Building multi-architecture software with Docker
For those that may not be familiar, Docker is a wonderful collection of software tools, applications and cloud platform services to enable the development of software in containers. Containers run from defined software images, which are housed in container registries.
On OSX and Windows, Docker Desktop is a GUI application, with additional capabilities beyond what the Docker API or CLI typically provide. These utilities help provide a rich experience when developing on these platforms, but creates a disconnect when attempting to automate the building of software in Linux or CI environments.
Docker buildx is a plugin that extends the Docker command to use the BuildKit toolkit and allows for building multi-platform images with Docker Desktop. This is done using the --platform flag to specify the architecture that an image should be built for. Docker Desktop provides build roles for compiling into multiple architectures, but the Linux Docker engine does not have these same capabilities by default.
In order to build for multiple architectures in a Linux environment in CI, you must first start the cross-platform emulator with specific Docker images. binfmt_misc with QEMU emulator support allows for building images for multiple architectures. Docker Desktop includes this emulation support by default, but building outside of the desktop version of Docker will require using the tonistiigi/binfmt image. Additionally, when communicating with the Docker API, the environment variable DOCKER_BUILDKIT=1 must be specified as a property in the API request. This would normally be set automatically by Docker Desktop. More information on building images with BuildKit can be found here.
Registries vs. repositories and images vs. manifests
A registry is a directory of listed container repositories and serves as the location of stored images. A registry may be either local to an individual user’s computer or public in a location such as DockerHub. Google Registry, Amazon ECR and Dockerhub are registries. A repository is a specific location in a registry and exists as a collection of images with associated tags to identify different builds or container contents.
A Docker image is the container built for a specific architecture. Registries can also host manifests, which are associations of common images and the specific architectures they are built for. They allow anyone to pull the manifest as if it were an image and to receive the correct image based on their client architecture.

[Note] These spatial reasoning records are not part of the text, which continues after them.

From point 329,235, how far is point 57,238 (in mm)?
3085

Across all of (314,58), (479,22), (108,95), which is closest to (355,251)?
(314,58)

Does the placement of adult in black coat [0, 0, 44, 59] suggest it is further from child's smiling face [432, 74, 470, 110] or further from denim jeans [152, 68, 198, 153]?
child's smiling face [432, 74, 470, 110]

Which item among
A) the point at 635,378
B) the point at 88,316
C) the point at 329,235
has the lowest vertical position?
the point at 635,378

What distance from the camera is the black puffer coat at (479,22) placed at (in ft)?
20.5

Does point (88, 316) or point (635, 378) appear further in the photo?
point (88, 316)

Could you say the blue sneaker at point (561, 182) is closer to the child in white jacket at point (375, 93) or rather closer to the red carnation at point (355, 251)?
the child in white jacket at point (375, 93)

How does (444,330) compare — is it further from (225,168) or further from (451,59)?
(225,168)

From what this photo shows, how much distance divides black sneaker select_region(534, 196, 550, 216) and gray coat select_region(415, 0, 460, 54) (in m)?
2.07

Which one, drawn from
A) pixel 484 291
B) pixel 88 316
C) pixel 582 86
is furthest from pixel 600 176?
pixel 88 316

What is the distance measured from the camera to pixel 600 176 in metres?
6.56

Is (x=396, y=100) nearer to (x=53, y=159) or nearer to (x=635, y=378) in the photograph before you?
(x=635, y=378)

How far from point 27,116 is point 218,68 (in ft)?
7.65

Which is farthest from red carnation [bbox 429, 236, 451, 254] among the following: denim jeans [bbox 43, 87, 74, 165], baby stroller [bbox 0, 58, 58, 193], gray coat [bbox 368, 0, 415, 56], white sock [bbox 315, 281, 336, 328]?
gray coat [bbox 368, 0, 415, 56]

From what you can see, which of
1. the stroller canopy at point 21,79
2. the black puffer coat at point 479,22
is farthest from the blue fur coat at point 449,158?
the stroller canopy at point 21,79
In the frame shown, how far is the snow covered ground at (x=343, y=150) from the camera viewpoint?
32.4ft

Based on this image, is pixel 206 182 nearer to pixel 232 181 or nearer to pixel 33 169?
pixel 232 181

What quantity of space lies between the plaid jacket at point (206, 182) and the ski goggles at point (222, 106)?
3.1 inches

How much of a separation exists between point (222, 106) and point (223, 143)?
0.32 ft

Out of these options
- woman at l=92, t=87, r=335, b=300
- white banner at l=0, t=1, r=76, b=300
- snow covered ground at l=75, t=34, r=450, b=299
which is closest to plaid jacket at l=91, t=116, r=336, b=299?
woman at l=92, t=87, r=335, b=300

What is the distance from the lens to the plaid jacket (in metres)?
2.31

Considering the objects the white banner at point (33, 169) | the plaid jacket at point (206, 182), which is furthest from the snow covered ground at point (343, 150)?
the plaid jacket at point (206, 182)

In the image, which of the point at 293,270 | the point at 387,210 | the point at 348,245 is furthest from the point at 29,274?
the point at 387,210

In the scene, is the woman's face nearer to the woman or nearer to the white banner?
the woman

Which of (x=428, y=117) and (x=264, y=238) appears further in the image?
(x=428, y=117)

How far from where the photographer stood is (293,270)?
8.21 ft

Using Gradle tasks to build multi-architecture images in CICD
In order to automate the build of our HawkScan Docker image, we used Gradle Tasks to trigger the creation of multi-architecture Docker images in our CICD pipeline. Once the task is triggered, images are built for amd64 and arm64architectures, the images are tagged locally and pushed to Amazon ECR, and then the manifest is generated. The Java API client for Docker was extremely helpful in building out these tasks. We extended this functionality to our platform services, which we can now develop on arm64 machines. This enables us to easily add new architectures to run our software on in the future, and gives our developers the tools to build StackHawk on Apple’s M1 silicon.
Significant research went into learning how to build arm64-compatible images of HawkScan and our platform services. Learning the nuances of how Docker handles multi-architecture builds in different contexts proved instrumental in developing images with arm64 compatibility. Undergoing this process has yielded great benefits as we are ready to build our products and services on existing architectures and on new architectures to come. We hope that sharing these findings will enable you to more smoothly move in the direction of building software compatible with multiple platforms.